**Extracted text:**
--*--

Pep Guardiola is akin to a Roman Emperor – a man who plans, controls and wages war against opposition teams in relentless pursuit of total domination.
Pep Guardiola - Builder of all-conquering dynasties.
Pep Guardiola – Builder of all-conquering dynasties. (Yes, that’s a howling baby Jose Mourinho tugging at Pep’s toga.)

In 2012, Manchester City began a campaign as champions for the first time in 44 years. And yet, even as Mancini – the man tasked with spending billions of Sheikh Khaldoon Al Mubarak’s pounds – was the first man to lift the trophy for Manchester City in the Premier League era, the attention was somehow off the pitch and in the stands.

Hired towards the fag end of the month, Ferran Soriano would be instated as Chief Executive Officer at the City Football Group. In less than two months, he was joined by the confusingly named but equally familiar face of Txiki Begiristain as director of football.

With this, Manchester City laid the foundations to hire, arguably, the greatest manager of the last decade.

When Frank Rijkaard left his job, Barcelona were coming off a disappointing season and looking for a new gaffer. Both Begiristain and Soriano were members of the FC Barcelona boardroom who had decided to ignore Jose Mourinho’s presentation in Lisbon. Both men were instrumental in ensuring the Catalan giants promoted their B-team manager and former captain, Pep Guardiola, to the top post.

In retrospect, August to October of 2012 will go down in City folklore as laying the groundwork for the future. The objective was simple in the mind of the City Football Group – Manchester City was to be the world’s first modern superclub. In 2012, the red carpet was ready for Guardiola. That he took a diversion via the Allianz Arena to get there is just another facet. Having won it all in Spain with Barca and a year-long sabbatical, Guardiola went about the impossible task of improving on Jupp Heynckes’ treble-winning Bayern Munich. The European Cup may have evaded him at Bayern, but the Catalan’s shadow still looms large at Die Roten. That he arrived last season was lauded by many as the beginning of an era in Manchester where the two traditional rivals in Sky Blue and Blood Red would dominate. One season later, we can be certain that the Citizen wave is here to stay.

When asked in May 2017, when his Manchester City side sat 15 points behind Chelsea in the table in 4th place, what he thought of the Premier League, Pep Guardiola enthused “intense, funny, I have enjoyed it”.

--*--

**Dataset extract:**
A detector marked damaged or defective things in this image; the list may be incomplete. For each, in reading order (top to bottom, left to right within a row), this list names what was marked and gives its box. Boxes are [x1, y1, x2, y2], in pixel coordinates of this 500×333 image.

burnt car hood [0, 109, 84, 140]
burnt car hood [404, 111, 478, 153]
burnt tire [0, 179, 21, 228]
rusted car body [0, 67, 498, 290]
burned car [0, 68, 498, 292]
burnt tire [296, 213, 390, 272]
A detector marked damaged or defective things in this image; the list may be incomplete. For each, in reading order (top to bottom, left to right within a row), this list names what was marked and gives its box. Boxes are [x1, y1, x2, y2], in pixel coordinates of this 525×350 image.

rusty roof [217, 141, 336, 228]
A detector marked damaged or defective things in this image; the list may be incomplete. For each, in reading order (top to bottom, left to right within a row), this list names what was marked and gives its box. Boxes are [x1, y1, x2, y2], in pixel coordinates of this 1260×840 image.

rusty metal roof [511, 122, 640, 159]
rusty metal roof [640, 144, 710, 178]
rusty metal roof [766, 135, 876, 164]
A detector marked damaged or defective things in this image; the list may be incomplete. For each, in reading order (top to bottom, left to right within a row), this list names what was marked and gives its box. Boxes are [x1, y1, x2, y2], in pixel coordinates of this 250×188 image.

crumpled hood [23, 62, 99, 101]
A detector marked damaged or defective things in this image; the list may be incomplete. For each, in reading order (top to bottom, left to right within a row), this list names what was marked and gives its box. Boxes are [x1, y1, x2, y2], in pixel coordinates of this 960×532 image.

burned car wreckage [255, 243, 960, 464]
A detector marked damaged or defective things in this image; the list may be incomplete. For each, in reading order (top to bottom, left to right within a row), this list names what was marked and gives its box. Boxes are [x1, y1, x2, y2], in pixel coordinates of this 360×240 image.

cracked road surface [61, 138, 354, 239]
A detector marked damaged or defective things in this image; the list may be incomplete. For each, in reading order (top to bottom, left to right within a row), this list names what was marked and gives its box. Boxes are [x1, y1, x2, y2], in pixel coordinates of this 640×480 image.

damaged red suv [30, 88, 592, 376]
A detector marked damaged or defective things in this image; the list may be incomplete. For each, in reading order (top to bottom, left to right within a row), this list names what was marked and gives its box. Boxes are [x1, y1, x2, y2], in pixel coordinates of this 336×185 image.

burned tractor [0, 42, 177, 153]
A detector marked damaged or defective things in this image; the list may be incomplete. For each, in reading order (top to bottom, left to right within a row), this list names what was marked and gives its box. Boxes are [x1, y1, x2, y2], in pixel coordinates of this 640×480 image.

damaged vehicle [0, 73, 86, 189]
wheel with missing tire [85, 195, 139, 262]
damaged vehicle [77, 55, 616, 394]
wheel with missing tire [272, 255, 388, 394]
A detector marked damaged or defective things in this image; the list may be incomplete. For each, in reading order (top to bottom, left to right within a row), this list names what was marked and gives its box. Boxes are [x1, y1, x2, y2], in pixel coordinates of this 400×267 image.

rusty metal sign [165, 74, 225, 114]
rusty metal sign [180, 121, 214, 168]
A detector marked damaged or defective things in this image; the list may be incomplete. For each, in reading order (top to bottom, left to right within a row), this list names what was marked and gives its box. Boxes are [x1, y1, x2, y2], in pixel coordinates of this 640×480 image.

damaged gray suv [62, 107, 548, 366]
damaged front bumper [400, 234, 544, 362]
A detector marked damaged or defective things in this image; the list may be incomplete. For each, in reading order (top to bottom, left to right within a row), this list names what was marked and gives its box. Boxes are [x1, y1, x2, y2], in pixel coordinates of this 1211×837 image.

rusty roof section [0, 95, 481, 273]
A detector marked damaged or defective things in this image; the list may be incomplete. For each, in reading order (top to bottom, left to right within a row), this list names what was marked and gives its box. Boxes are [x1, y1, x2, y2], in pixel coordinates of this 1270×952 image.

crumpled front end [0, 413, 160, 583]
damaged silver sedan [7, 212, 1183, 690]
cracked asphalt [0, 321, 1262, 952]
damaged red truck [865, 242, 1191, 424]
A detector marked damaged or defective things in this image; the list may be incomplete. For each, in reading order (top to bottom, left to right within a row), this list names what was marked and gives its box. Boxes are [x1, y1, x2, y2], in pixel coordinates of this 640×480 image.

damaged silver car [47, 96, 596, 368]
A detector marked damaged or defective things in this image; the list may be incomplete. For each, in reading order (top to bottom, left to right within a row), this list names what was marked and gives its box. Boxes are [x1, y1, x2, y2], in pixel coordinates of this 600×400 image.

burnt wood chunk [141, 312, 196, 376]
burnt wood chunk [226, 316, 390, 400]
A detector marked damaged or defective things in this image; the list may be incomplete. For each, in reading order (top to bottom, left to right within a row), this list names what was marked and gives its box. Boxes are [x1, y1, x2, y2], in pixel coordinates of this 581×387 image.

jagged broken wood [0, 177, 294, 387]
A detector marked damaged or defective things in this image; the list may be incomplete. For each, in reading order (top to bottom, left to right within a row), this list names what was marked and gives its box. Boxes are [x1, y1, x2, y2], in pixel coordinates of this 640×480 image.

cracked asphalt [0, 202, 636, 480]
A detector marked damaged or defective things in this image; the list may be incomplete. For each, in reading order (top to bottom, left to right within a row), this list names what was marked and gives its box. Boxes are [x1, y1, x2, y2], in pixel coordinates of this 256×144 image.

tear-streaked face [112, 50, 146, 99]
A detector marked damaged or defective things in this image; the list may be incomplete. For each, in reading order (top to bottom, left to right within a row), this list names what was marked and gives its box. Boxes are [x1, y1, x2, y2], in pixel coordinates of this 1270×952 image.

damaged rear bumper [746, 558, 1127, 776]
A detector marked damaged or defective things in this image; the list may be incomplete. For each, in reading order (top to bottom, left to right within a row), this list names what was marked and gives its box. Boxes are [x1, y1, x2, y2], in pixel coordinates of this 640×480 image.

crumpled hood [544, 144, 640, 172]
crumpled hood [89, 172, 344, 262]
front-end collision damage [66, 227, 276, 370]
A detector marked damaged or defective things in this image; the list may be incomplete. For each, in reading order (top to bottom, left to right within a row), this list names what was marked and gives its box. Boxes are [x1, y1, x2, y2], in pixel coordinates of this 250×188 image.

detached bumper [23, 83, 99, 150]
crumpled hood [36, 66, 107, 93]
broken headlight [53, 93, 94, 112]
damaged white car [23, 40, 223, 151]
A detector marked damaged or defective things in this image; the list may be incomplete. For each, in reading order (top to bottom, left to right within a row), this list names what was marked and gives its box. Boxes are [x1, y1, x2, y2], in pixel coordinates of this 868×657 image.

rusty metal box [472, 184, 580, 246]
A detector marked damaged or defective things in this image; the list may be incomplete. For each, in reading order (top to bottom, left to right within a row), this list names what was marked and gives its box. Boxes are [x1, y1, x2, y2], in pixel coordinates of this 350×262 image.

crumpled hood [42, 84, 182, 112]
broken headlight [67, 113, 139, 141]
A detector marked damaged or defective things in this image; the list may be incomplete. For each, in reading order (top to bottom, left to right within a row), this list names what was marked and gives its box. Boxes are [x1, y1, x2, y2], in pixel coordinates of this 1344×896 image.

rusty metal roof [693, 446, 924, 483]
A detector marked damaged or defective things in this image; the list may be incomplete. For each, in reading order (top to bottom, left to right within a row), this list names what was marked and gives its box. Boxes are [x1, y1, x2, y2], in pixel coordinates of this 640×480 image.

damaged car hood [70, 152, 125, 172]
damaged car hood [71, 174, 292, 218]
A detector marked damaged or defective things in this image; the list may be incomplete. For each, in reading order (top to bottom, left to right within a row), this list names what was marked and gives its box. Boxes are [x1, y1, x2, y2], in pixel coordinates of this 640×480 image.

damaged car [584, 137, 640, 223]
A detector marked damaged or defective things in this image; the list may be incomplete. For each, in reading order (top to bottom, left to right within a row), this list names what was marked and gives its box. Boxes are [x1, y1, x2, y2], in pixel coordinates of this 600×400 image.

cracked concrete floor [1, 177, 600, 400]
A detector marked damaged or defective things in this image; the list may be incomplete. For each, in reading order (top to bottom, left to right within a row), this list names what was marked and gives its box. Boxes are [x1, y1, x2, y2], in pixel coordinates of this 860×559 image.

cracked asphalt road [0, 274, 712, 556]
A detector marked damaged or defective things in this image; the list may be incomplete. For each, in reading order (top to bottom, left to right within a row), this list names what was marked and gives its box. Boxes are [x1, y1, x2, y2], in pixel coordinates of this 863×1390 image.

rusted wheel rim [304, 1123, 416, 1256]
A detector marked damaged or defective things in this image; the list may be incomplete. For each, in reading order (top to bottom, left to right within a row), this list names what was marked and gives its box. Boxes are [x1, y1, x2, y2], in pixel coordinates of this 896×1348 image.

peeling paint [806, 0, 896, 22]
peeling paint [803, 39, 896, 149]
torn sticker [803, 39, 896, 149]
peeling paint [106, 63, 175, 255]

--*--

**Exercise requirements:**
A. In the article on Pep Guardiola and Manchester City, what position was Ferran Soriano given at the City Football Group?
B. Retype the part of the Pep Guardiola article starting with "When Frank Rijkaard" and going on through "the top post.".
C. Write what comes next in the article on Pep Guardiola and Manchester City, picking up after its last sentence.

**Written answers:**
A. He was instated as Chief Executive Officer.

B.
When Frank Rijkaard left his job, Barcelona were coming off a disappointing season and looking for a new gaffer. Both Begiristain and Soriano were members of the FC Barcelona boardroom who had decided to ignore Jose Mourinho’s presentation in Lisbon. Both men were instrumental in ensuring the Catalan giants promoted their B-team manager and former captain, Pep Guardiola, to the top post.

C.
But his side were struggling to secure an automatic qualification spot for the Champions League at that point. His demeanour became more serious when pressed again, and the Catalan added he expected to be fighting until the end of the season, to be there or thereabouts with four games to go. It was not to be.

Instead, over in London, at the creaking and leaking cauldron of old-school known as Stamford Bridge, an old school manager in Antonio Conte was barking at his team to show the desire to wrap up the Premier League title. Many will point to both the Manchester clubs and Liverpool appointing new managers as the reason Conte’s Chelsea won the Premier League. To do that is to forget the brilliance of Conte and that Conte himself was a new addition. The former Azzuri and Juventus coach built a side on a solid, three-man defence, transforming David Luiz from the butt of all jokes into a centre back who looked comfortable among the elite of world football. He unleashed Willian, Pedro and Eden Hazard to devastating effect and the Blues were crowned champions as the rest of England looked on. What a debut the Italian made.

The onus was now on Guardiola to deploy his tactical nous and know-how on his second attempt at the Premier League. Suffice to say, less than a year on from May 2017, we are looking at a Manchester City team truly imbibing Guardiola’s philosophy. Young players, mixed with experienced heads, and a hard taskmaster of a manager is a success formula in football that most try to follow but few can pull off with aplomb.

At Barcelona, Pep Guardiola took a side that was, at best, also-rans after Rijkaard’s departure and transformed them in one season into a sextuple winning side. He promoted youth and mixed it with experience. Dusted with the magic of Messi – Iniesta – Xavi (why no one abbreviated this to MIX I will never know), they trampled all of the world football landscape before them.

At Manchester City, Guardiola may not have had the fabled La Masia to pick talent out of, but instead was supplied with another enviable resource – unlimited funds. Bolstering his playing squad with options and back-up players that would make most other clubs jealous. Leroy Sane, John Stones, Bernardo Silva, Gabriel Jesus and Ederson among just a few to have joined the Catalan revolution happening in the biting cold of Manchester. Manchester City suddenly looked formidable on paper. But, what has followed has blown away fellow players, managers and pundits alike. The gap between Manchester City and Manchester United is over 13 points wide. Theoretically this City side could romp to the title against their most bitter rivals at home.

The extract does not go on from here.